Merkinė Manor Estate or Respublic of Paulava
In 1767, the priest Povilas Ksaveras Bžostovskis, who had studiet in colleges of Warsaw and Rome, brought the estate of the Merkinė Minor and named it after himself: Paulava. The Merkinė estate was comprised of approx. 3.040 hectares (~ 7.512 acres).
In 1769, Brzostowski founded a micro respublic of Paulava, the statutes of which were approved by the Four – Year Seimas (The Great Sejm (a legislative gathering), also known as the Four – Year Sejm, was a Sejm of the Polish – Lithuanian Commonwealth that was held in Warsaw between 1788 and 1792) in 1791. The Respublic of Paulava home to some 800 people, had its own flag, coat of arms, a military (militia) and potentially minted its own coins. The owner of the estate, who became the president of the respublic, abolished serfdom and replased the corvee (bondage) with Činčas (a land rent), promoted trade, developed various crafts, agriculture, and invested in the education of peasants in the domain of farming.

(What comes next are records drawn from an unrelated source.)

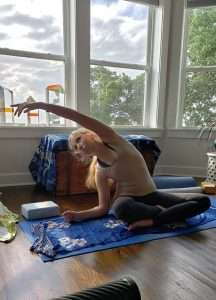Yoga class at Jubilee Suites Fairhope, AL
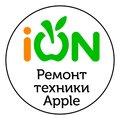 ION Service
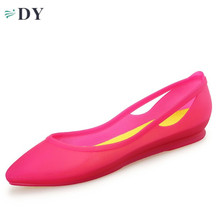 2017 latest eva sandals design wholesale cheap slippers jelly ladies slippers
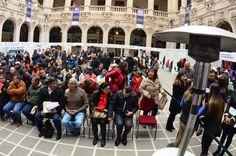 Tercera jornada de Audiencias Públicas en Palacio de Gobierno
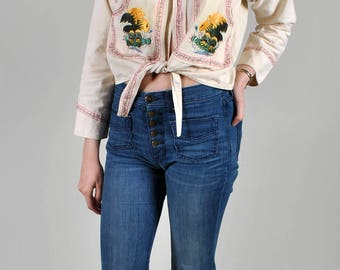 Vintage 1950's Mexican Embroidered Souvenir jacket Sukajan Eagle and Snake S5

In 1794, during the Kosciuszko Uprising, the citizens of the Respublic of Paulava defended their state, but the republic nevertheless collapsed. In its 25-year history, the economics and the quality of life of the peasants of the manor had considerably improved.
It is thought that the surviving buildings were built in the 19th century, under the rule of the Kobylinski family, who were the owners of the Merkinė estate at the time. During the Second World War and following the burning of the roof, the manor house entered into a period of decay.
In the Soviet period, the estate housed a collective farm; a regional road the rampart of which crossed the estate grounds was built, which, in turn, distorted the visual structure of the manor house and separated the remaining neogothic gate columns from a small chapel with a sculpture of Crist carrying the cross.